OBJECTIVE: Autosomal dominant hypocalcemia (ADH) is characterized by hypocalcemia and inappropriately low PTH concentrations. ADH type 1 is caused by activating mutations in the calcium-sensing receptor (CASR), a G-protein-coupled receptor signaling through α11 (Gα11) and αq (Gαq) subunits. Heterozygous activating mutations in GNA11, the gene encoding Gα11, underlie ADH type 2. This study describes disease characteristics in a family with ADH caused by a gain-of-function mutation in GNA11. DESIGN: A three-generation family with seven members (3 adults, 4 children) presenting with ADH. METHODS: Biochemical parameters of calcium metabolism, clinical, genetic and brain imaging findings were analyzed. RESULTS: Sanger sequencing revealed a heterozygous GNA11 missense mutation (c.1018G>A, p.V340M) in all seven hypocalcemic subjects, but not in the healthy family members (n=4). The adult patients showed clinical symptoms of hypocalcemia, while the children were asymptomatic. Plasma ionized calcium ranged from 0.95 to 1.14mmol/L, yet plasma PTH was inappropriately low for the degree of hypocalcemia. Serum 25OHD was normal. Despite hypocalcemia 1,25(OH)2D and urinary calcium excretion were inappropriately in the reference range. None of the patients had nephrocalcinosis. Two adults and one child (of the two MRI scanned children) had distinct intracranial calcifications. All affected subjects had short stature (height s.d. scores ranging from -3.4 to -2.3 vs -0.5 in the unaffected children). CONCLUSIONS: The identified GNA11 mutation results in biochemical abnormalities typical for ADH. Additional features, including short stature and early intracranial calcifications, cosegregated with the mutation. These findings may indicate a wider role for Gα11 signaling besides calcium regulation.

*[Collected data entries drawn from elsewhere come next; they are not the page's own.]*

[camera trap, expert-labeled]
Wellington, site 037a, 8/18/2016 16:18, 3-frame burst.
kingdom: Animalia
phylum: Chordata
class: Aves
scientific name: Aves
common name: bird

Allosteric Modulation of the Calcium-sensing Receptor Rectifies Signaling Abnormalities Associated with G-protein α-11 Mutations Causing Hypercalcemic and Hypocalcemic Disorders.

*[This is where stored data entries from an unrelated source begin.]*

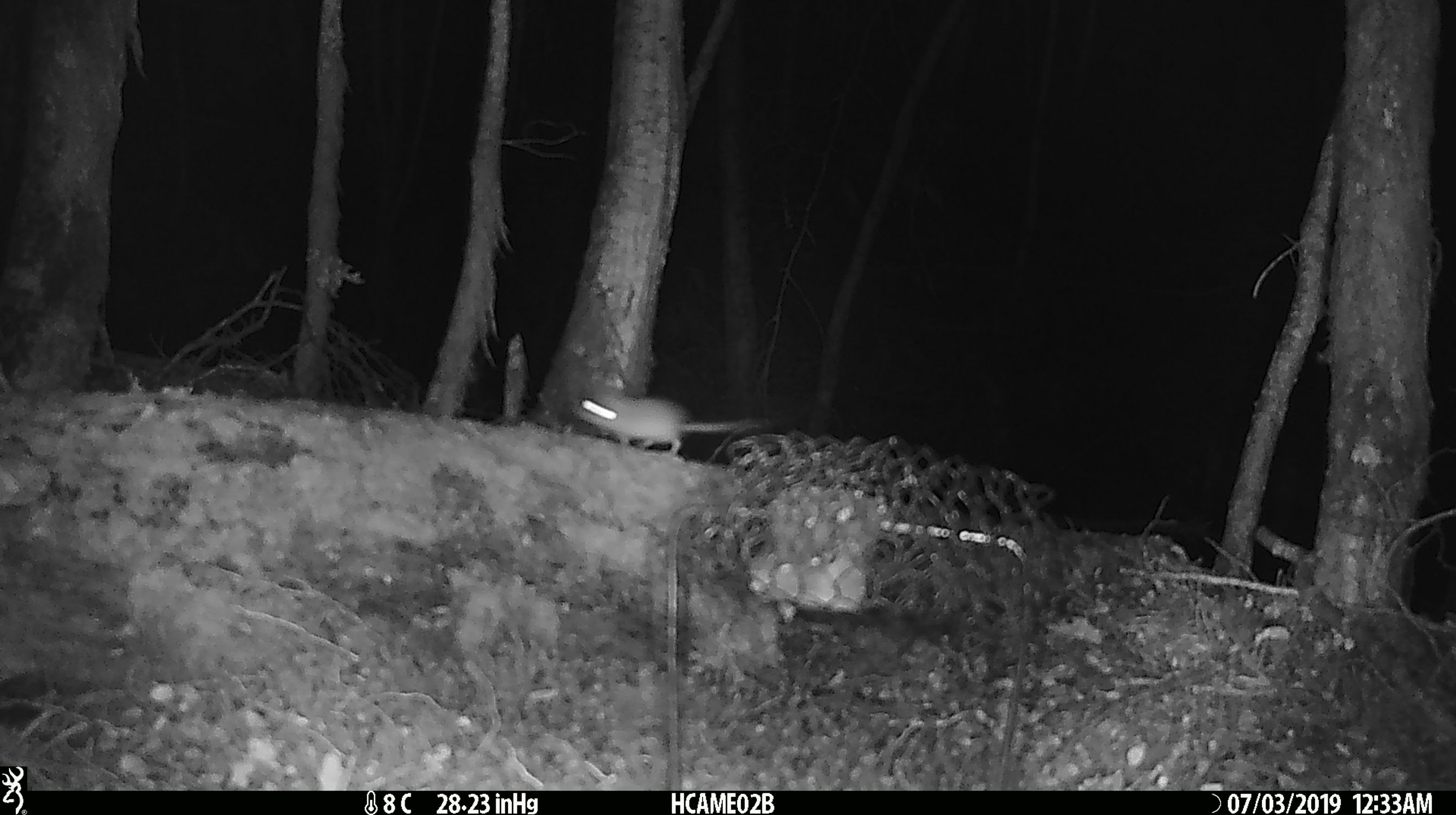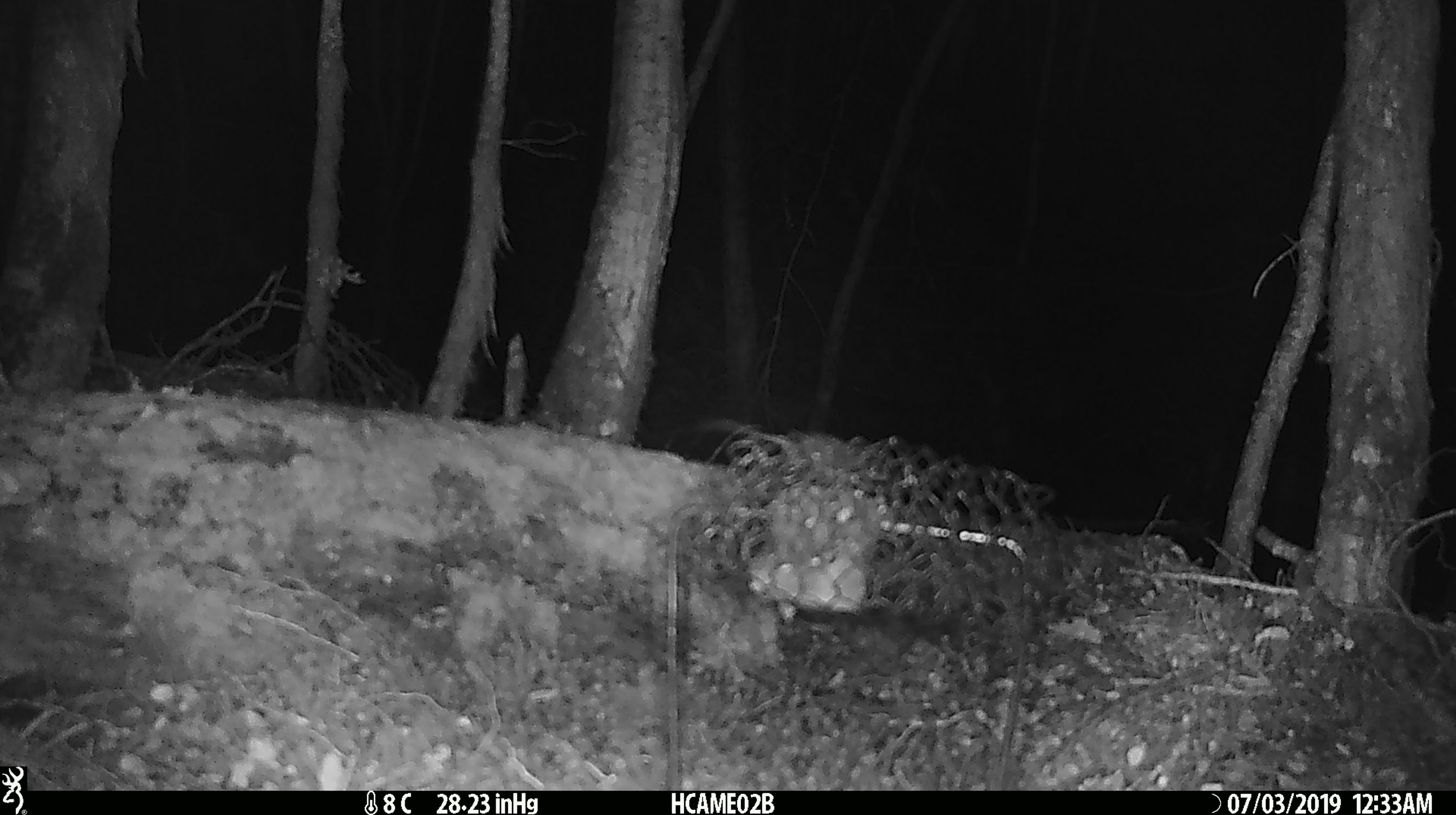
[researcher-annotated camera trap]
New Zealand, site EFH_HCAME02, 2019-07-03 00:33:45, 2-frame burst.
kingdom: Animalia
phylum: Chordata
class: Mammalia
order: Rodentia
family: Muridae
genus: Mus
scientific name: Mus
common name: mouse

Germline loss- and gain-of-function mutations of G-protein α-11 (Gα11), which couples the calcium-sensing receptor (CaSR) to intracellular calcium (Ca(2+) i) signaling, lead to familial hypocalciuric hypercalcemia type 2 (FHH2) and autosomal dominant hypocalcemia type 2 (ADH2), respectively, whereas somatic Gα11 mutations mediate uveal melanoma development by constitutively up-regulating MAPK signaling. Cinacalcet and NPS-2143 are allosteric CaSR activators and inactivators, respectively, that ameliorate signaling disturbances associated with CaSR mutations, but their potential to modulate abnormalities of the downstream Gα11 protein is unknown. This study investigated whether cinacalcet and NPS-2143 may rectify Ca(2+) i alterations associated with FHH2- and ADH2-causing Gα11 mutations, and evaluated the influence of germline gain-of-function Gα11 mutations on MAPK signaling by measuring ERK phosphorylation, and assessed the effect of NPS-2143 on a uveal melanoma Gα11 mutant. WT and mutant Gα11 proteins causing FHH2, ADH2 or uveal melanoma were transfected in CaSR-expressing HEK293 cells, and Ca(2+) i and ERK phosphorylation responses measured by flow-cytometry and Alphascreen immunoassay following exposure to extracellular Ca(2+) (Ca(2+) o) and allosteric modulators. Cinacalcet and NPS-2143 rectified the Ca(2+) i responses of FHH2- and ADH2-associated Gα11 loss- and gain-of-function mutations, respectively. ADH2-causing Gα11 mutations were demonstrated not to be constitutively activating and induced ERK phosphorylation following Ca(2+) o stimulation only. The increased ERK phosphorylation associated with ADH2 and uveal melanoma mutants was rectified by NPS-2143. These findings demonstrate that CaSR-targeted compounds can rectify signaling disturbances caused by germline and somatic Gα11 mutations, which respectively lead to calcium disorders and tumorigenesis; and that ADH2-causing Gα11 mutations induce non-constitutive alterations in MAPK signaling.